L'homme du monde


(a) <L'homme du monde le plus ...> est une expression toute faite, très usitée par les contemporains de Louis XIII et de Louis XIV.


(b) Cette expression est particulièrement prisée par Jean-François Paul de Gondi, jeune coadjuteur de l'archevêque de Paris, frondeur puis cardinal.


- <<M. d'Elbeuf, qui était grand saltimbanque de son naturel, commença la comédie par la tendresse qu'il avait pour le nom français, qui ne lui avait pas permis d'ouvrir seulement un petit billet qu'il avait reçu d'un lieu suspect. Ce lieu ne fut nommé qu'après deux ou trois circonlocutions toutes pleines de scrupules et de mystères, et le président de Nesmond, qui, avec tout le feu d'un esprit gascon, était l'homme du monde le plus simple, remplit la seconde scène d'aussi bonne foi qu'il y avait eu d'art à la première. (Cardinal de Retz, "La Vie du cardinal de Rais")>>.


- <<La vérité est que tout ce qui était dans ce cabinet jouait la comédie : je faisais l'innocent, et je ne l'étais pas, au moins en ce fait ; le Cardinal faisait l'assuré, et il ne l'était pas si fort qu'il le paraissait ; il y eut quelques moments où la Reine contrefit la douce, et elle ne fut jamais plus aigre ; M. de Longueville témoignait de la tristesse, et il était dans une joie sensible, parce que c'était l'homme du monde qui aimait le mieux les commencements de toutes affaires ; M. le duc d'Orléans faisait l'empressé et le passionné en parlant à la Reine, et je ne l'ai jamais vu siffler avec plus d'indolence qu'il siffla une demi-heure en entretenant Guerchi dans la petite chambre grise ; le maréchal de Villeroy faisait le gai pour faire sa cour au ministre, et il m'avouait en particulier, les larmes aux yeux, que l'Etat était sur le bord du précipice ; Bautru et Nogent bouffonnaient, et représentaient, pour plaire à la Reine, la nourrice du vieux Broussel (remarquez, je vous supplie, qu'il avait quatre-vingts ans), qui animait le peuple à la sédition, quoiqu'ils connussent très bien l'un et l'autre que la tragédie ne serait peut-être pas fort éloignée de la farce. (Cardinal de Retz, "La Vie du cardinal de Rais")>>.

* * * * * * *

= CONSIGNE 1 =
Pouvez-vous recopier fidèlement, dans le texte sur l'expression « l'homme du monde », le passage allant de « (a) <L'homme du » jusqu'à « frondeur puis cardinal. » ?
= CONSIGNE 2 =
Quels sont tous les titres ou rôles que le texte sur l'expression « l'homme du monde » attribue à Jean-François Paul de Gondi ?
Les entrées ne sont d'aucune utilité ici.

= DONNÉES FOURNIES =
* * * * * * *

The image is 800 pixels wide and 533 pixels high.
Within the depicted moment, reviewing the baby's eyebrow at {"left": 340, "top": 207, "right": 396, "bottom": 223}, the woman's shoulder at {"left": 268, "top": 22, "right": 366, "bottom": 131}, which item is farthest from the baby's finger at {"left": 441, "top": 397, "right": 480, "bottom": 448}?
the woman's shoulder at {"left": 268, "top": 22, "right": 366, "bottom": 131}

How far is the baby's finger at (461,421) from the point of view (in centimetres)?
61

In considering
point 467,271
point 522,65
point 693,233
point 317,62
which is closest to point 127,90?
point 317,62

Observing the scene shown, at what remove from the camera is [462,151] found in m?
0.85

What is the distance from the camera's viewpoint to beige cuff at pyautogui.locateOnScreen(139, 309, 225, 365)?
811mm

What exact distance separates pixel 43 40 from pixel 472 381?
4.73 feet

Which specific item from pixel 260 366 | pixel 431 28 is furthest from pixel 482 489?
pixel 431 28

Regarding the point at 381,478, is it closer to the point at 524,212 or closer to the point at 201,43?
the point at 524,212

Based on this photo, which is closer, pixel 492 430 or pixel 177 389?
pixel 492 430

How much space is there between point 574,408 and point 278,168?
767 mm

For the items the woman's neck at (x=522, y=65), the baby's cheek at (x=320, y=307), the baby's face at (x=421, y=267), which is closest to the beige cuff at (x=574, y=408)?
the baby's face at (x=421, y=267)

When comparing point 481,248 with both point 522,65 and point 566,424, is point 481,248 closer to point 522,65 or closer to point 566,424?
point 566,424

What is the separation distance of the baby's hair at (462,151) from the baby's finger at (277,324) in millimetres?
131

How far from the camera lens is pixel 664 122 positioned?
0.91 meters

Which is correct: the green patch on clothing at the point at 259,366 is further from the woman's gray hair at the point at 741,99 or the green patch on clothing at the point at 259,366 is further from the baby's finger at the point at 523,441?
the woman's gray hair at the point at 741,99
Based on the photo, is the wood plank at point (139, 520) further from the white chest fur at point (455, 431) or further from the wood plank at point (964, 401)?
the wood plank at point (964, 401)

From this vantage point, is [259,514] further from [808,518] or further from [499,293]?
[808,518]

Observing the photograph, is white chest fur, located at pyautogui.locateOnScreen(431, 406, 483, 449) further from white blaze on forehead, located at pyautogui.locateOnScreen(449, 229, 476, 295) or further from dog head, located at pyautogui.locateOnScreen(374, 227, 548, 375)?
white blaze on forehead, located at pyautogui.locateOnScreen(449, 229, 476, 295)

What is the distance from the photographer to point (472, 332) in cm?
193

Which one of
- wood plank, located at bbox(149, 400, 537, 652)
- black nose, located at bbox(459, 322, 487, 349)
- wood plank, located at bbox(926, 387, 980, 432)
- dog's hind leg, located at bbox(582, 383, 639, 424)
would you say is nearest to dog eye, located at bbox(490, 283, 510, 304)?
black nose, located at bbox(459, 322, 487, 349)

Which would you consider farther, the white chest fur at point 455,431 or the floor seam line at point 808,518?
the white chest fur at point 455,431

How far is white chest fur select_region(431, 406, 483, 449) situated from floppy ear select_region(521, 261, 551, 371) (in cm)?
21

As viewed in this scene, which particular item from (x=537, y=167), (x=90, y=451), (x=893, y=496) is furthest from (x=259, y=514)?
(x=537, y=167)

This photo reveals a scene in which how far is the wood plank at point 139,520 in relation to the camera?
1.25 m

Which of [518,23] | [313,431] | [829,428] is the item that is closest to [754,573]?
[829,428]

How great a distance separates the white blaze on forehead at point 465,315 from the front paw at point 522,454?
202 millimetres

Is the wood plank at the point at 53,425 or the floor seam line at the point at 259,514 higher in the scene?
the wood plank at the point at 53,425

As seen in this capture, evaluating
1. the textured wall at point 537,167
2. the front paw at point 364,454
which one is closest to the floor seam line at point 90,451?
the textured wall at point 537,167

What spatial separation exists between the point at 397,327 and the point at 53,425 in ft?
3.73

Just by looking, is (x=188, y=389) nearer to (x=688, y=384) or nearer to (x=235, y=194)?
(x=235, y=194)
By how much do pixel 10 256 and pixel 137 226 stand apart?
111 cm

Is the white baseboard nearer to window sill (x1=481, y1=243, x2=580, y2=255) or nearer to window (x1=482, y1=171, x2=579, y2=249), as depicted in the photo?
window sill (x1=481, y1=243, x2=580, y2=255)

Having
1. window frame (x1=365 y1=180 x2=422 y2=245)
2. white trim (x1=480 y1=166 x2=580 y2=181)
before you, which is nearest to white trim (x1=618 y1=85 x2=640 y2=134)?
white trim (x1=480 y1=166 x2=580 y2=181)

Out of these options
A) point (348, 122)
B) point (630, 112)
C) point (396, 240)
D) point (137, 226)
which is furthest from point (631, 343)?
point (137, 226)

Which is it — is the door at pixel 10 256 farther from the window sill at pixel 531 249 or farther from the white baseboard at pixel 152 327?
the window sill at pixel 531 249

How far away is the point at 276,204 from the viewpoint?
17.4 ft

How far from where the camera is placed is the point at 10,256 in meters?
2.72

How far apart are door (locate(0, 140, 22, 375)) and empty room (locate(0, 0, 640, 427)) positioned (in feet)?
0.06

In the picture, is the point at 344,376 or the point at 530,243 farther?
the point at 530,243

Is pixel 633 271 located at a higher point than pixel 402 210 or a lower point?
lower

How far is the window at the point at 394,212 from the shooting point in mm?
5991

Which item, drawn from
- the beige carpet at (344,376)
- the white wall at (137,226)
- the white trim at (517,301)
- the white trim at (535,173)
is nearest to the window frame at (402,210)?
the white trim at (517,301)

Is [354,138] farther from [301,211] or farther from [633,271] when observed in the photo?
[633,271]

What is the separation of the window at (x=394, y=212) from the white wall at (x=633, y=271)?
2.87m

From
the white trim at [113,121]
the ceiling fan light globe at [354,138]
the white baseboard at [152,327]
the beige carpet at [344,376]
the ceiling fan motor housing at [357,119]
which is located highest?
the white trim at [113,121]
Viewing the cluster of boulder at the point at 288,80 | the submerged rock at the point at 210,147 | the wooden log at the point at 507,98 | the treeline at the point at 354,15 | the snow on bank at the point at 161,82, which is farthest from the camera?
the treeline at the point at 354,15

* * * * * * *

= RÉSULTAT 1 =
(a) <L'homme du monde le plus ...> est une expression toute faite, très usitée par les contemporains de Louis XIII et de Louis XIV.


(b) Cette expression est particulièrement prisée par Jean-François Paul de Gondi, jeune coadjuteur de l'archevêque de Paris, frondeur puis cardinal.

= RÉSULTAT 2 =
- jeune coadjuteur de l'archevêque de Paris
- frondeur
- cardinal